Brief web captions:
★ ★ ★ ★ ★
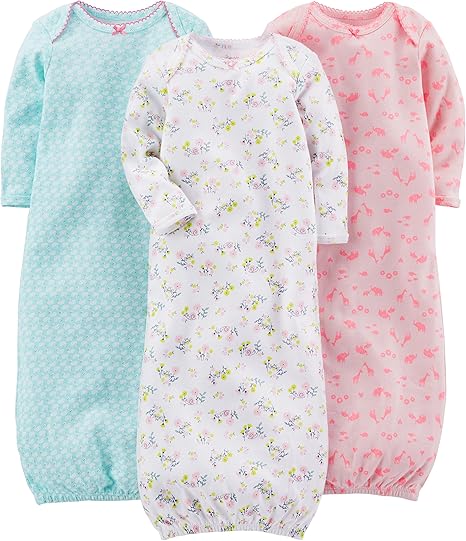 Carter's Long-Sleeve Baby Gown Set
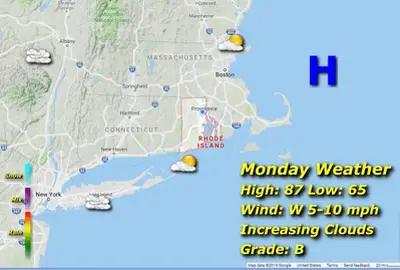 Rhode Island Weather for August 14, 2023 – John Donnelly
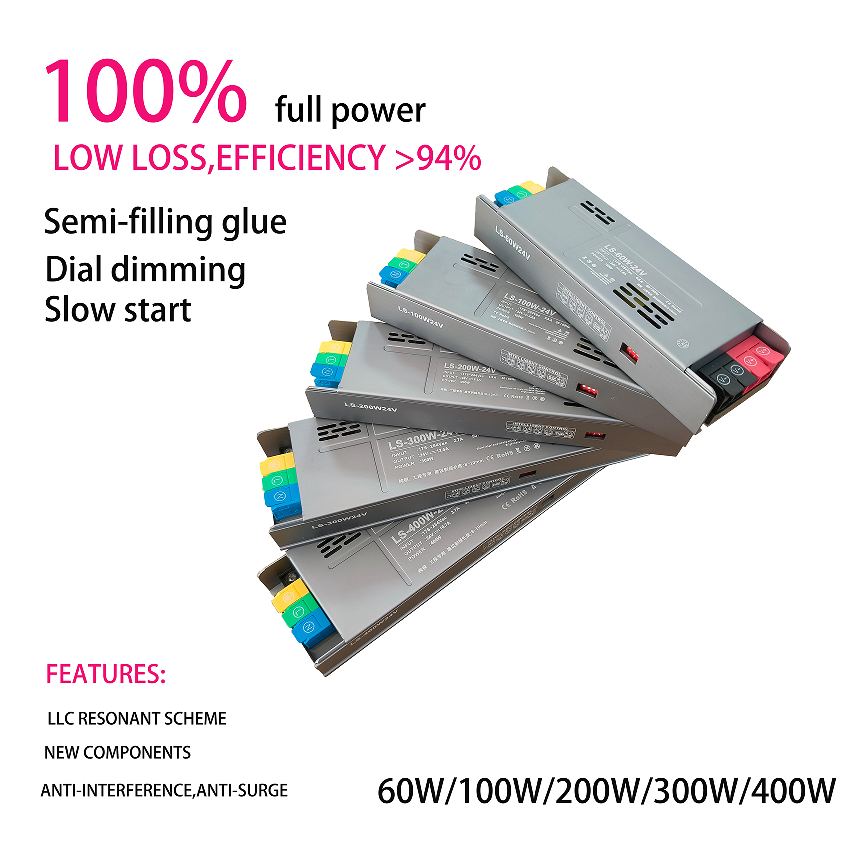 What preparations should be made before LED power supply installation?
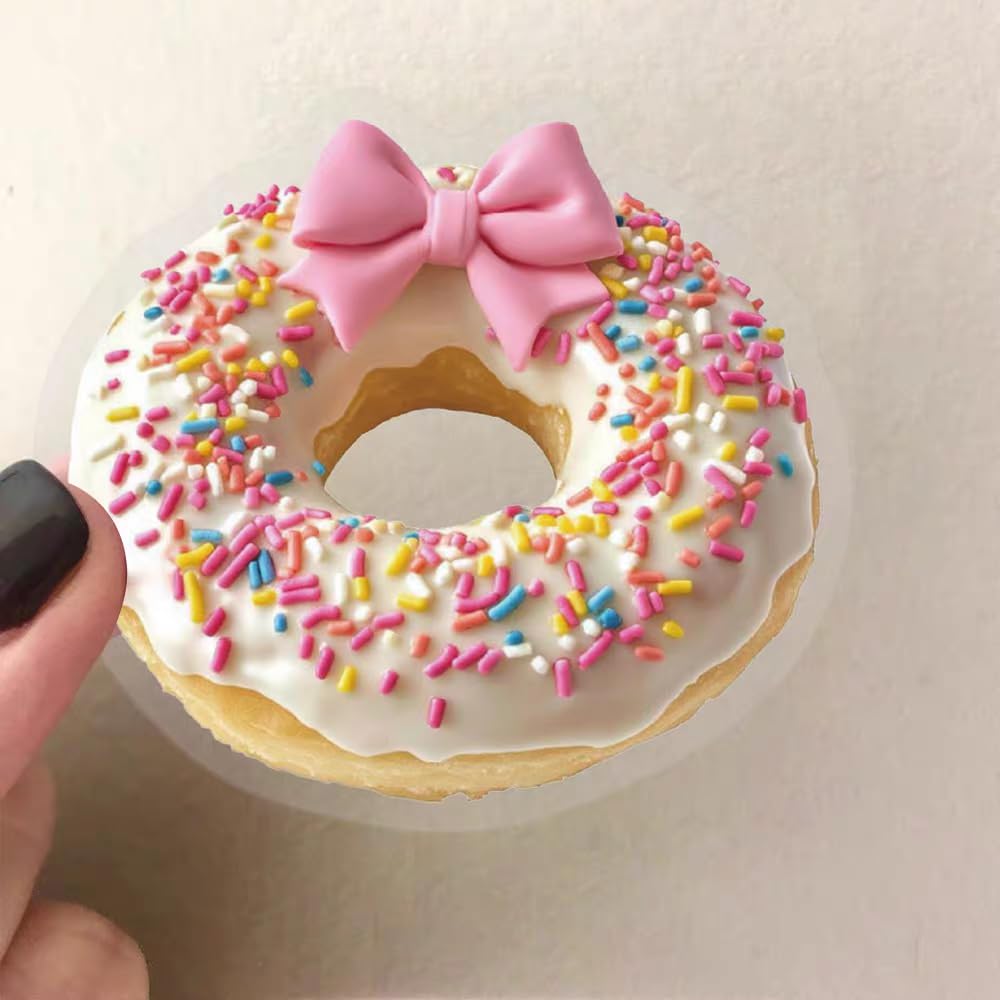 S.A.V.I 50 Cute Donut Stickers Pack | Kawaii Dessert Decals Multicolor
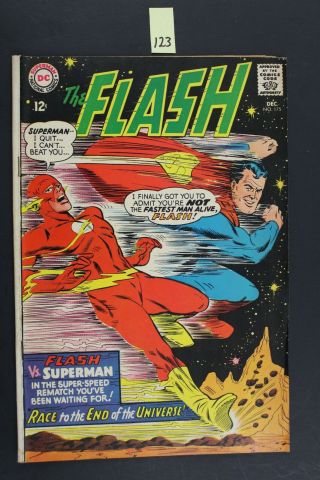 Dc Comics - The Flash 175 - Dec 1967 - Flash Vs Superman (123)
★ ★ ★ ★ ★
• TO-DO ITEM: Copy the text of every entry above word for word, one per line, and leave the pictures out.

• YOUR RESPONSE:
 Carter's Long-Sleeve Baby Gown Set
 Rhode Island Weather for August 14, 2023 – John Donnelly
 What preparations should be made before LED power supply installation?
 S.A.V.I 50 Cute Donut Stickers Pack | Kawaii Dessert Decals Multicolor
 Dc Comics - The Flash 175 - Dec 1967 - Flash Vs Superman (123)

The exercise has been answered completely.